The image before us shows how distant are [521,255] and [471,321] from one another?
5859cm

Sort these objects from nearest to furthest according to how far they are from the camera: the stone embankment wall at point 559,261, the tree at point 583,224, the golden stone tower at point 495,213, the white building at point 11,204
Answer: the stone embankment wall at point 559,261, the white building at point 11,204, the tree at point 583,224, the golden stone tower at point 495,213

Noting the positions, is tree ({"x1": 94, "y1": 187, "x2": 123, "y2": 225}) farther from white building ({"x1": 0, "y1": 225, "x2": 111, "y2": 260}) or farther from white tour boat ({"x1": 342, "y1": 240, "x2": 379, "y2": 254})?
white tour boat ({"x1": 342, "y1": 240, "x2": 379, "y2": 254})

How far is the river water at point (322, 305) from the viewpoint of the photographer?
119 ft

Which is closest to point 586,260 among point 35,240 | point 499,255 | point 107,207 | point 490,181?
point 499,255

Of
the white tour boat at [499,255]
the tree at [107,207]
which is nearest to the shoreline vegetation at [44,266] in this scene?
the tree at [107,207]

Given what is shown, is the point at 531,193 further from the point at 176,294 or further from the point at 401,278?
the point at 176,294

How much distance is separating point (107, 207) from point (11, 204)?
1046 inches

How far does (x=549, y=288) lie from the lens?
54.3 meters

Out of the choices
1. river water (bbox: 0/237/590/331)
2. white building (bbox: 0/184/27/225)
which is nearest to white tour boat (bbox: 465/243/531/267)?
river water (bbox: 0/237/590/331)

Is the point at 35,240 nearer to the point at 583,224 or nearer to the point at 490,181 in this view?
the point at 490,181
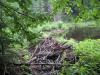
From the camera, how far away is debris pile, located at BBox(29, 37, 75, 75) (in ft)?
25.9

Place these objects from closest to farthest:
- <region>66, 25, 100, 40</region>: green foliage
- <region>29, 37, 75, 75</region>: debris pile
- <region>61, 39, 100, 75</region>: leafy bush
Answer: <region>61, 39, 100, 75</region>: leafy bush → <region>29, 37, 75, 75</region>: debris pile → <region>66, 25, 100, 40</region>: green foliage

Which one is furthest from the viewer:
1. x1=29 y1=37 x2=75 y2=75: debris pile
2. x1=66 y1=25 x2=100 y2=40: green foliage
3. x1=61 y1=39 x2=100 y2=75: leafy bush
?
x1=66 y1=25 x2=100 y2=40: green foliage

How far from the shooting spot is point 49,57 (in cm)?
894

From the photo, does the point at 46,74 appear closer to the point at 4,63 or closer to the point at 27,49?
the point at 4,63

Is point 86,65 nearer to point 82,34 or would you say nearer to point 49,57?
point 49,57

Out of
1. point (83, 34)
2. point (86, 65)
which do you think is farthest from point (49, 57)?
point (83, 34)

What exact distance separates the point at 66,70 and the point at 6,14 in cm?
216

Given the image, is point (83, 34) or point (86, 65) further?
point (83, 34)

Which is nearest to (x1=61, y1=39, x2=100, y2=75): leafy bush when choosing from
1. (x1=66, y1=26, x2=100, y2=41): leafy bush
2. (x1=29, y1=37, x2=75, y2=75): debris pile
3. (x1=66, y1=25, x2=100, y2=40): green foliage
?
(x1=29, y1=37, x2=75, y2=75): debris pile

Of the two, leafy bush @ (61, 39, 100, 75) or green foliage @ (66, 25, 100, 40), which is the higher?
leafy bush @ (61, 39, 100, 75)

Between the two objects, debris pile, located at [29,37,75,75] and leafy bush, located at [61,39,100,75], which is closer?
leafy bush, located at [61,39,100,75]

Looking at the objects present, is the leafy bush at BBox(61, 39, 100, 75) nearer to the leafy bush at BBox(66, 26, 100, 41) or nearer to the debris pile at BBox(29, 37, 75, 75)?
the debris pile at BBox(29, 37, 75, 75)

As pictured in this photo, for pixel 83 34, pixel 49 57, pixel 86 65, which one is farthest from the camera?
pixel 83 34

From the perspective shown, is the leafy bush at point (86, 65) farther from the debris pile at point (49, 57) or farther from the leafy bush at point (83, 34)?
the leafy bush at point (83, 34)
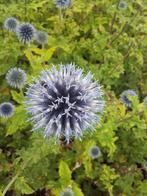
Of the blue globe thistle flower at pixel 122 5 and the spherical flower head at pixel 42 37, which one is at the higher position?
the blue globe thistle flower at pixel 122 5

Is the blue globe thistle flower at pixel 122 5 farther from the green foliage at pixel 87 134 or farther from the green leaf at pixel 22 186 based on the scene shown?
the green leaf at pixel 22 186

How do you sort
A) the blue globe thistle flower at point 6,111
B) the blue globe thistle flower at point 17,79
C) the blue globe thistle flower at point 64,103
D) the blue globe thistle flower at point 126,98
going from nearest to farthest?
1. the blue globe thistle flower at point 64,103
2. the blue globe thistle flower at point 6,111
3. the blue globe thistle flower at point 17,79
4. the blue globe thistle flower at point 126,98

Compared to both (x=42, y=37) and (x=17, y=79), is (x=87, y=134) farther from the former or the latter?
(x=42, y=37)

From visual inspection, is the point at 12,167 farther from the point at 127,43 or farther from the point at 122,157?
the point at 127,43

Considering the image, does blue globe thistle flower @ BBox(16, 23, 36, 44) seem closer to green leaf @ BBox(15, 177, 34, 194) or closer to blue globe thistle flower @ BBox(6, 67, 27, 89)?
blue globe thistle flower @ BBox(6, 67, 27, 89)

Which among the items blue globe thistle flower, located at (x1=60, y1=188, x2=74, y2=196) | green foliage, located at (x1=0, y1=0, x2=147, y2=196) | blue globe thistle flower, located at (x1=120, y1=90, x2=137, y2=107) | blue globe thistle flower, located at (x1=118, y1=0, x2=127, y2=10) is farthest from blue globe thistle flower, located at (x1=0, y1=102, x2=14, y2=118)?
blue globe thistle flower, located at (x1=118, y1=0, x2=127, y2=10)

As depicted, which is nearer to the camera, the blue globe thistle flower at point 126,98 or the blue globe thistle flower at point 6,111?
the blue globe thistle flower at point 6,111

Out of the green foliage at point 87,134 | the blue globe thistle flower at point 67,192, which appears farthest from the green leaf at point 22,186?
the blue globe thistle flower at point 67,192

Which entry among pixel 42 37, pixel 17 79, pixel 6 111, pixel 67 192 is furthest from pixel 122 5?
pixel 67 192
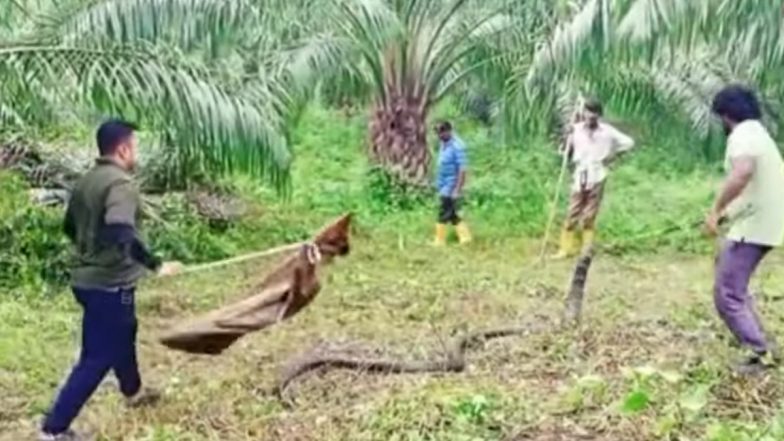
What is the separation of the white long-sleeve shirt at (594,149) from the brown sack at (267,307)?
16.2 feet

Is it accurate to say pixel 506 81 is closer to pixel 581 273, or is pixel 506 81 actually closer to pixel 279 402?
pixel 581 273

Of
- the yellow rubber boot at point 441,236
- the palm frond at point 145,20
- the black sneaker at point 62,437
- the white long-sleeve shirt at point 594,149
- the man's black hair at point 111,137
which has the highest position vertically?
the palm frond at point 145,20

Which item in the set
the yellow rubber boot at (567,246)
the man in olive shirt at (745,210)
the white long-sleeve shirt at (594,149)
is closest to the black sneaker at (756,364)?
the man in olive shirt at (745,210)

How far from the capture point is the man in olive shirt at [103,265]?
607 centimetres

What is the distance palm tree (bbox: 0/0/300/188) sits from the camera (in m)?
8.28

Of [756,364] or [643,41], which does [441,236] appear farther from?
[756,364]

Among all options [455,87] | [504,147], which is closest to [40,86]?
[455,87]

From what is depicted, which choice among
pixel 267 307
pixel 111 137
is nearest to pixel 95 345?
pixel 111 137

########

__GIVEN TASK__
Reproduce the material above verbatim; omit every picture.

__WRITTEN SOLUTION__
The image before us shows how distant are [521,255] and [471,321] from one another?
5859cm

Sort these objects from nearest to furthest according to how far they are from the camera: the stone embankment wall at point 559,261, the tree at point 583,224, the golden stone tower at point 495,213, the white building at point 11,204
Answer: the stone embankment wall at point 559,261, the white building at point 11,204, the tree at point 583,224, the golden stone tower at point 495,213

Noting the positions, is tree ({"x1": 94, "y1": 187, "x2": 123, "y2": 225}) farther from white building ({"x1": 0, "y1": 225, "x2": 111, "y2": 260}) or farther from white tour boat ({"x1": 342, "y1": 240, "x2": 379, "y2": 254})?
white tour boat ({"x1": 342, "y1": 240, "x2": 379, "y2": 254})

How far is the river water at point (322, 305) from the viewpoint of the photographer?
119 ft

Which is closest to point 586,260 among point 35,240 | point 499,255 | point 107,207 | point 490,181?
point 499,255

Of
the white tour boat at [499,255]
the tree at [107,207]
which is nearest to the shoreline vegetation at [44,266] in this scene?
the tree at [107,207]

Given what is shown, is the point at 531,193 further from the point at 176,294 or further from the point at 401,278?
the point at 176,294

How much distance is separating point (107, 207) from point (11, 204)?
1046 inches

How far does (x=549, y=288) lie from the lens?
54.3 meters

Out of the choices
1. river water (bbox: 0/237/590/331)
2. white building (bbox: 0/184/27/225)
which is nearest to white tour boat (bbox: 465/243/531/267)?
river water (bbox: 0/237/590/331)

Is the point at 35,240 nearer to the point at 583,224 or nearer to the point at 490,181 in this view?
the point at 490,181
From the camera, how far away is debris pile, located at BBox(29, 37, 75, 75) (in ft)?
25.9

Place these objects from closest to farthest:
- <region>66, 25, 100, 40</region>: green foliage
- <region>29, 37, 75, 75</region>: debris pile
- <region>61, 39, 100, 75</region>: leafy bush
Answer: <region>61, 39, 100, 75</region>: leafy bush → <region>29, 37, 75, 75</region>: debris pile → <region>66, 25, 100, 40</region>: green foliage

Which one is furthest from the viewer:
1. x1=29 y1=37 x2=75 y2=75: debris pile
2. x1=66 y1=25 x2=100 y2=40: green foliage
3. x1=61 y1=39 x2=100 y2=75: leafy bush
?
x1=66 y1=25 x2=100 y2=40: green foliage

How far from the shooting spot is point 49,57 (in cm)?
894

From the photo, does the point at 46,74 appear closer to the point at 4,63 or closer to the point at 27,49?
the point at 4,63

Is point 86,65 nearer to point 82,34 or would you say nearer to point 49,57?
point 49,57

Out of
1. point (83, 34)
2. point (86, 65)
which do you think is farthest from point (49, 57)?
point (83, 34)

What exact distance separates the point at 66,70 and the point at 6,14 in cm?
216

Given the image, is point (83, 34) or point (86, 65) further?
point (83, 34)

Which is nearest to (x1=61, y1=39, x2=100, y2=75): leafy bush when choosing from
1. (x1=66, y1=26, x2=100, y2=41): leafy bush
2. (x1=29, y1=37, x2=75, y2=75): debris pile
3. (x1=66, y1=25, x2=100, y2=40): green foliage
?
(x1=29, y1=37, x2=75, y2=75): debris pile

Of the two, leafy bush @ (61, 39, 100, 75) or green foliage @ (66, 25, 100, 40), which is the higher?
leafy bush @ (61, 39, 100, 75)

Between the two objects, debris pile, located at [29,37,75,75] and leafy bush, located at [61,39,100,75], which is closer?
leafy bush, located at [61,39,100,75]

Looking at the objects present, is the leafy bush at BBox(61, 39, 100, 75) nearer to the leafy bush at BBox(66, 26, 100, 41) or nearer to the debris pile at BBox(29, 37, 75, 75)?
the debris pile at BBox(29, 37, 75, 75)

As pictured in this photo, for pixel 83 34, pixel 49 57, pixel 86 65, which one is farthest from the camera?
pixel 83 34

From the perspective shown, is the leafy bush at point (86, 65) farther from the debris pile at point (49, 57) or farther from the leafy bush at point (83, 34)?
the leafy bush at point (83, 34)
Of the blue globe thistle flower at pixel 122 5 and the spherical flower head at pixel 42 37, which one is at the higher position?
the blue globe thistle flower at pixel 122 5

Is the blue globe thistle flower at pixel 122 5 farther from the green foliage at pixel 87 134 or farther from the green leaf at pixel 22 186 based on the scene shown?
the green leaf at pixel 22 186

How do you sort
A) the blue globe thistle flower at point 6,111
B) the blue globe thistle flower at point 17,79
C) the blue globe thistle flower at point 64,103
D) the blue globe thistle flower at point 126,98
going from nearest to farthest?
1. the blue globe thistle flower at point 64,103
2. the blue globe thistle flower at point 6,111
3. the blue globe thistle flower at point 17,79
4. the blue globe thistle flower at point 126,98

Compared to both (x=42, y=37) and (x=17, y=79), is (x=87, y=134) farther from the former or the latter?
(x=42, y=37)

From visual inspection, is the point at 12,167 farther from the point at 127,43 or farther from the point at 122,157?
the point at 127,43

Considering the image, does blue globe thistle flower @ BBox(16, 23, 36, 44) seem closer to green leaf @ BBox(15, 177, 34, 194) or closer to blue globe thistle flower @ BBox(6, 67, 27, 89)?
blue globe thistle flower @ BBox(6, 67, 27, 89)

Which among the items blue globe thistle flower, located at (x1=60, y1=188, x2=74, y2=196) | green foliage, located at (x1=0, y1=0, x2=147, y2=196) | blue globe thistle flower, located at (x1=120, y1=90, x2=137, y2=107) | blue globe thistle flower, located at (x1=118, y1=0, x2=127, y2=10) is farthest from blue globe thistle flower, located at (x1=0, y1=102, x2=14, y2=118)?
blue globe thistle flower, located at (x1=118, y1=0, x2=127, y2=10)

As depicted, which is nearer to the camera, the blue globe thistle flower at point 126,98 or the blue globe thistle flower at point 6,111?
the blue globe thistle flower at point 6,111

Out of the green foliage at point 87,134 | the blue globe thistle flower at point 67,192, which appears farthest from the green leaf at point 22,186?
the blue globe thistle flower at point 67,192

Which entry among pixel 42 37, pixel 17 79, pixel 6 111, pixel 67 192 is furthest from pixel 122 5?
pixel 67 192
What is the separation of the white long-sleeve shirt at (594,149) from the brown sack at (267,307)?
16.2 feet

Is it accurate to say pixel 506 81 is closer to pixel 581 273, or is pixel 506 81 actually closer to pixel 279 402?
pixel 581 273

Of
- the yellow rubber boot at point 441,236
- the palm frond at point 145,20
- the black sneaker at point 62,437
- the white long-sleeve shirt at point 594,149
- the man's black hair at point 111,137
which has the highest position vertically?
the palm frond at point 145,20

Which item in the set
the yellow rubber boot at (567,246)
the man in olive shirt at (745,210)
the white long-sleeve shirt at (594,149)
is closest to the black sneaker at (756,364)?
the man in olive shirt at (745,210)

How far from the capture point is the man in olive shirt at [103,265]?
607 centimetres

What is the distance palm tree (bbox: 0/0/300/188) sits from the camera (in m)?
8.28

Of [756,364] or [643,41], which does [441,236] appear farther from?
[756,364]

Among all options [455,87] | [504,147], which is closest to [40,86]?
[455,87]

From what is depicted, which choice among
pixel 267 307
pixel 111 137
is nearest to pixel 95 345?
pixel 111 137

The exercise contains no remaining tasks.